PAGE EXCERPT:
——

Vegan Quinoa Stir Fry



I can 100% claim here that I am no expert on stir frying.  I do not have a wok (I want one, though), and I have made a few stir fries in my day, but they probably couldn’t qualify as real stir fries.  There’s a science behind this method of cooking.  You want the vegetables cooked but crisp on the outside; you want a sauce that’s not too overpowering or thick; you want the veggies to be bite-sized; you want to pre-chop the vegetables and make the sauce before you get started, and you want a finished end product that’s not a gooey mess.

I’m pretty sure that this dish does all these things.

——

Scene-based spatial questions
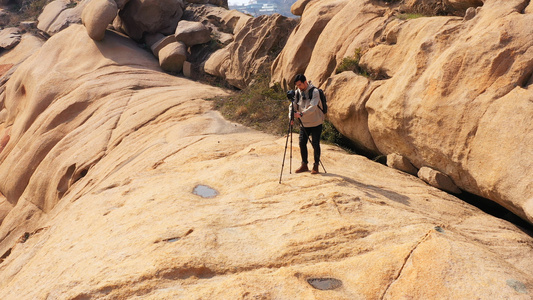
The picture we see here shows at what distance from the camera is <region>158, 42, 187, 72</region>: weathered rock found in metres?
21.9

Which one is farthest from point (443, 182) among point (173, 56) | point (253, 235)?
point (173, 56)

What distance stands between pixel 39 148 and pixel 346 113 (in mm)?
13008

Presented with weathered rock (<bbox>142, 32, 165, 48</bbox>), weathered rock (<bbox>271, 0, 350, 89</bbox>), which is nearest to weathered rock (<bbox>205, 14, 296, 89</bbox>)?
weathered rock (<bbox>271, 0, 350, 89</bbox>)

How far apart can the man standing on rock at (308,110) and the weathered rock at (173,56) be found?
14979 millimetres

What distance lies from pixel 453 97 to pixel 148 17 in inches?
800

——

WRITTEN TASKS:
1. In the stir-fry recipe introduction, what piece of cookware does the writer say they do not have?
2. Convert the part of the listing from the line containing "What distance lies" through the end of the listing into a JSON list of strings, one string per line, leaving out blank lines.

RESULTS FOR THE EXERCISE:
1. A wok.

2.
[
  "What distance lies from pixel 453 97 to pixel 148 17 in inches?",
  "800"
]